鈴木容疑者は、2013年9月にも、雅晴さんと40年くらい前の女性問題で口論になり、警察官が駆けつけていて、今回、調べに対し、「事実関係はほぼ間違いないが、棒は使っていない。夫の女性問題で口論になった」と供述しているという。

 「とくダネ!」を見ていたらこのニュースをやっていて、またかと思った。昨年の8月に、70歳の大学名誉教授の男性が61歳の妻にマグカップで殴られて死亡したというニュースは記憶に新しい。その時の記事は非公開にしてしまったが、当時そのニュースを聞いてうちの母は大丈夫かなと心配になったものだった。今回は事件のきっかけが40年以上前の浮気ということで、司会者やコメンテーターは「そんな昔のことで」と驚いたような呆れたような様子だった。けれどもうちの母もしばしば、やはり40年以上前のある1つの父の行動を思い出しては昨日の事のように顔を真赤にして怒リ出すので、私にとっては別に不思議な事ではない。そういう人は一定数いるのだと思っている。
 この夫婦、近所の人に話を聞くと「手をつないで買い物に行っていた」「庭いじりが好き」「夫は家のことも良くやっていた」と評判の仲良し夫婦である一方で、妻については「悪女だ」「怒鳴り声や罵声が聞こえてきた」「夫に対してよく怒っていた」「(夫は)家に帰るのが怖いと言っていた」と裏の顔がある様子。妻本人は今回の事を「自分の言うことを聞かないのでやった」と供述しているとのこと。
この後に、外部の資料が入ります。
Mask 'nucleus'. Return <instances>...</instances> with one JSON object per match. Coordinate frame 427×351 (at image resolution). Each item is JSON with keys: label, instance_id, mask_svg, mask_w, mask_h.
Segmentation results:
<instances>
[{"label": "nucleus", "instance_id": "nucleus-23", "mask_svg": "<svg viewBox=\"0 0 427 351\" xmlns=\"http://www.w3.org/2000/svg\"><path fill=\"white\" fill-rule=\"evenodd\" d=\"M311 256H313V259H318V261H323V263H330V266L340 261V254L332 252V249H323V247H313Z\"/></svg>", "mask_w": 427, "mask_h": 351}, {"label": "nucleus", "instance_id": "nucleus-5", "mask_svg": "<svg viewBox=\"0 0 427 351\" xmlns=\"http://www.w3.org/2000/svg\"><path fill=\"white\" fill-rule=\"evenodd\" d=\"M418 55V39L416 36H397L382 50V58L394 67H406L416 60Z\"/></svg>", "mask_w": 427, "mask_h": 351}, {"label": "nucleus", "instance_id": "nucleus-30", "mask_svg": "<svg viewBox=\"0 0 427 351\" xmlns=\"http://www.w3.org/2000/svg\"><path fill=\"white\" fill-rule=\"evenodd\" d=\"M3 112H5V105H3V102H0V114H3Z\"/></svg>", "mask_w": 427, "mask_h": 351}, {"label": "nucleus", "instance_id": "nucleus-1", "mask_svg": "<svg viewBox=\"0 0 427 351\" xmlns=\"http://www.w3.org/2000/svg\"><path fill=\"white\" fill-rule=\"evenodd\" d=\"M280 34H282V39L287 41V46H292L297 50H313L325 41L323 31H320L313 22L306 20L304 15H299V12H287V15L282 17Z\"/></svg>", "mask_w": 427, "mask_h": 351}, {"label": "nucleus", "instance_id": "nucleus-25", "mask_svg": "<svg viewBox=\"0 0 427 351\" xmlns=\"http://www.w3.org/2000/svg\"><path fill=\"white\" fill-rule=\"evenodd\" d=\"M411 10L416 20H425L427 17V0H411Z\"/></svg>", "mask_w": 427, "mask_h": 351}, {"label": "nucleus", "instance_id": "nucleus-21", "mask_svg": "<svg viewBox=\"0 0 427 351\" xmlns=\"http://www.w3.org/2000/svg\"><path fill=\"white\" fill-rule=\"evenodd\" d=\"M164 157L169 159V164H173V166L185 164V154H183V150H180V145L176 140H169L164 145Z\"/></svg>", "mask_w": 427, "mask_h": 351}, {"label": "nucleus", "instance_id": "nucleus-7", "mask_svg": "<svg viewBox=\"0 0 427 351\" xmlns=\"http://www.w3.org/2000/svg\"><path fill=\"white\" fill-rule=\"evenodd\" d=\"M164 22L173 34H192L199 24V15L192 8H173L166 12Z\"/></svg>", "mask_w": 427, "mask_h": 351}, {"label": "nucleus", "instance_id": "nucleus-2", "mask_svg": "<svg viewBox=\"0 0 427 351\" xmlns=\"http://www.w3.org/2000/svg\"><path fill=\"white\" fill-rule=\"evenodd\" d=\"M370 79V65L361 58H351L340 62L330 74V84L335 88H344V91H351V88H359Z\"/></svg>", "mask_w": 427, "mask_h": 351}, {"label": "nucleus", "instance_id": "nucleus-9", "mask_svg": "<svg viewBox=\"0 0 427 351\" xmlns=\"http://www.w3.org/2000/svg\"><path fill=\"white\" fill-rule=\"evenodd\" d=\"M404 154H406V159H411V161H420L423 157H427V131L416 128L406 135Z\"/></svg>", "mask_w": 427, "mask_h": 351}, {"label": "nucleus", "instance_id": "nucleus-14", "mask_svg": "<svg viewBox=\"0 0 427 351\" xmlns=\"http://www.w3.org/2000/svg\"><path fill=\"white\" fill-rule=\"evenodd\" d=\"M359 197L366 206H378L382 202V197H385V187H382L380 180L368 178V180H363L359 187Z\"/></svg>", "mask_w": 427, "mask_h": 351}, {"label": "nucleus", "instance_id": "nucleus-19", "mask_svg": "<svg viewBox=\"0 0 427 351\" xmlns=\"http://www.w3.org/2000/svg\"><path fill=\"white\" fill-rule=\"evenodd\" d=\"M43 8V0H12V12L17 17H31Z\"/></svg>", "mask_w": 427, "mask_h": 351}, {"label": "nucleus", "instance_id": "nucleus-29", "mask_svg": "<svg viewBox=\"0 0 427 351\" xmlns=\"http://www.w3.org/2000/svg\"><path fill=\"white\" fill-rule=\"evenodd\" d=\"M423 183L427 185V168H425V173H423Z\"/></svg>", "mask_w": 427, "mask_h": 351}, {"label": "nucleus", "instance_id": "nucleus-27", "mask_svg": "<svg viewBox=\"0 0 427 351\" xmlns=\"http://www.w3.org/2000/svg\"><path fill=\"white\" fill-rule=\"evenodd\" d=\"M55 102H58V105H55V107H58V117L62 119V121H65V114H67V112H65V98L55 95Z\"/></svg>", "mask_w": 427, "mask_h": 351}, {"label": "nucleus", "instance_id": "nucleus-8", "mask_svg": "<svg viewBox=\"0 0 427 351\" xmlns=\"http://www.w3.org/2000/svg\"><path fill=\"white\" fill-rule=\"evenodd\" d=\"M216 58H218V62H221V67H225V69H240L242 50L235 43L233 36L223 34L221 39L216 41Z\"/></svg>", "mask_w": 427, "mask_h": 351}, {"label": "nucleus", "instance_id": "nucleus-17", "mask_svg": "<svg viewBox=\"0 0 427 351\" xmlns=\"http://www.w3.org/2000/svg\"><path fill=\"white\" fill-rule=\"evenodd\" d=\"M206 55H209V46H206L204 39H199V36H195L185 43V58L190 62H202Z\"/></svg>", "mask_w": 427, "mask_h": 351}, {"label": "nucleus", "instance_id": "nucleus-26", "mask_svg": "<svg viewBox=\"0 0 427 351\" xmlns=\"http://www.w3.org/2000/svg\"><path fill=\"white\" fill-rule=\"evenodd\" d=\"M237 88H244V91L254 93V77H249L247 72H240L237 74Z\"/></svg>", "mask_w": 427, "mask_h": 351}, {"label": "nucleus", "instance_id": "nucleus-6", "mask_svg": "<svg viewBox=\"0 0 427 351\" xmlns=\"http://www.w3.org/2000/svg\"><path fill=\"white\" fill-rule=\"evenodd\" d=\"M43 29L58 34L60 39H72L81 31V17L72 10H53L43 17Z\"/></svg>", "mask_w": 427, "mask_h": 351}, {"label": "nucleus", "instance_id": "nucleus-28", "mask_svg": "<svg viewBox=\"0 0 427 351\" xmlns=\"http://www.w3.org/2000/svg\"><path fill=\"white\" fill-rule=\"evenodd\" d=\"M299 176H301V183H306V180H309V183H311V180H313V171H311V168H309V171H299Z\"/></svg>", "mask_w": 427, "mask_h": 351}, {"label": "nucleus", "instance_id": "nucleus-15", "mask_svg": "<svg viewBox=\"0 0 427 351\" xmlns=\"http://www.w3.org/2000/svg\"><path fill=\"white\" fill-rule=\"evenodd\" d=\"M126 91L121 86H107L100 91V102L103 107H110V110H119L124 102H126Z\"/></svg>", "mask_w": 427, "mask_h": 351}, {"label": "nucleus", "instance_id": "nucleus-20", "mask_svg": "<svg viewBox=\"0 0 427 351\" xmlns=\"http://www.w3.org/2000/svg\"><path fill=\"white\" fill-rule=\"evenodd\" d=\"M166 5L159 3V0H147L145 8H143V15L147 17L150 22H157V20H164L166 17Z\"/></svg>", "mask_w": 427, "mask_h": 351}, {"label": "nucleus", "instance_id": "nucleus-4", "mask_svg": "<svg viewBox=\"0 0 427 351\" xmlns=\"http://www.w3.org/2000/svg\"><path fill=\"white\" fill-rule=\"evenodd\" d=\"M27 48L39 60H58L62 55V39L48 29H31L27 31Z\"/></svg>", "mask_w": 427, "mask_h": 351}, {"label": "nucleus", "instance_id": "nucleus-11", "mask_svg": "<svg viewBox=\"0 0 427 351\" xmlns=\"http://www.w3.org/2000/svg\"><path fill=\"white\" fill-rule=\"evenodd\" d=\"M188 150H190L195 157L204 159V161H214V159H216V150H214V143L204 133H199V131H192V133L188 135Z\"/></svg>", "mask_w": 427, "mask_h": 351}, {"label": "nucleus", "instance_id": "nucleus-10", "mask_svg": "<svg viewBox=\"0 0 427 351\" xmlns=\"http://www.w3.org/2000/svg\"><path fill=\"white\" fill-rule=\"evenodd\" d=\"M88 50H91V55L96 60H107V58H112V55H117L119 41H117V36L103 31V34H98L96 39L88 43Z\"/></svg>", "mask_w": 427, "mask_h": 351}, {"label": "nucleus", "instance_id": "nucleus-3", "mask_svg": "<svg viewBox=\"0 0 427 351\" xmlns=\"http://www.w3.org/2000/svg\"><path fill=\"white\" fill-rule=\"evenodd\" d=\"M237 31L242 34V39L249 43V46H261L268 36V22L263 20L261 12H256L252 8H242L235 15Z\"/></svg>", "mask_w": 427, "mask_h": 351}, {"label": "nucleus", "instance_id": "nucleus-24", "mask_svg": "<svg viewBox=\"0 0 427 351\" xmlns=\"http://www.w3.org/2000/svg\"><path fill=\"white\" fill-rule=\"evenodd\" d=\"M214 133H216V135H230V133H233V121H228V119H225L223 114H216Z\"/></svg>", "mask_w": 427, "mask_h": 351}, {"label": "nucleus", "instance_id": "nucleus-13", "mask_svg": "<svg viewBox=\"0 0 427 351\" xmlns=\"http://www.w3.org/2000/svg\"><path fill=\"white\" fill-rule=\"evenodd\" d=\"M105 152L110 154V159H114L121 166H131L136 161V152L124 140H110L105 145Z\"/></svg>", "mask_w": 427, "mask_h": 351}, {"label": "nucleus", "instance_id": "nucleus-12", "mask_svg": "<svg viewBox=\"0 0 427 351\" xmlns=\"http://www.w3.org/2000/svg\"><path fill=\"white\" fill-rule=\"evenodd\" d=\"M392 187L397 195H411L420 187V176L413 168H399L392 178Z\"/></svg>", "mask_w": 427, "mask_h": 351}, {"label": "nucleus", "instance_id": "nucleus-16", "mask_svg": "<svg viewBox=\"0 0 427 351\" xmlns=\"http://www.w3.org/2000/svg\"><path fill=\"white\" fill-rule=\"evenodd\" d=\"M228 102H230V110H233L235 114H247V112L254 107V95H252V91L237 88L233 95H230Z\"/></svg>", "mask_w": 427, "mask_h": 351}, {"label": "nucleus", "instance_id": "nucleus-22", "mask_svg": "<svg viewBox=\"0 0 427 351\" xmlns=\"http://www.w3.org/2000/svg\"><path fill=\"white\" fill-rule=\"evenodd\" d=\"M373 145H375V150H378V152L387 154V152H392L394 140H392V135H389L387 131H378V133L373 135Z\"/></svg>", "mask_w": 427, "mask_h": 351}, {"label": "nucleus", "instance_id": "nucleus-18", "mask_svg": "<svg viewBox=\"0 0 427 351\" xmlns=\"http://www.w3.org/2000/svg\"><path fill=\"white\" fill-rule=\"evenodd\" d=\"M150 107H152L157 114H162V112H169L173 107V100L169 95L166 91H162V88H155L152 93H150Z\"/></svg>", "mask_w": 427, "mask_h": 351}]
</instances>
すごくわかる。自己愛性パーソナリティ障害をこじらせたモラハラといったところか。夫をターゲットにして蜜月期と爆発期を繰り返していたのかな。それにしてもこういう時に意外と近所の人は見ているのだなという事に驚く。
 別居の息子は「(夫婦仲は?)なんとも言えない。反省する気があるのか会ってないからわからない。」とのコメント。両親とは距離を置いている感じで、息子なんてそんなものかもしれないと思った。しかしこの夫婦は次女と3人暮らしだった。同居する次女がコンビニに行っていた30分ほどの間の事件だったようで、次女は事件の後しばらく父の異変に気づかず母と食事をしていたという。次女と言っても50歳ぐらいなのだろうが、きっと50年間ずっと両親の事で苦労してきたであろうことは容易に推測され、それも含めて今の気持ちを思うといたたまれない。
 世間一般的には年を取ると過去の怒りは薄れると思われがちなのかもしれないが、マグカップ殺人も今回の事件もこの手の問題を起こす人は、むしろ怒りが増幅しているようだ。しかも年を取ると前頭葉が萎縮するとかで感情の制御が効かなくなるそうだから、若い頃なら我慢できた怒りの爆発が止められなくなってくるのかもしれない。これまでうちの母の爆発期は言葉の暴力がほとんどで、せいぜい父の大事な物を壊したり父に掴みかかって暴れたりする程度だった。まあ大丈夫そのうちやらなくなるだろうと希望的観測をしていたのだが、これらのニュースを聞くと、実は年老いていくこれからこそますます気をつけなければいけないのではないかと妙に心配になってしまう。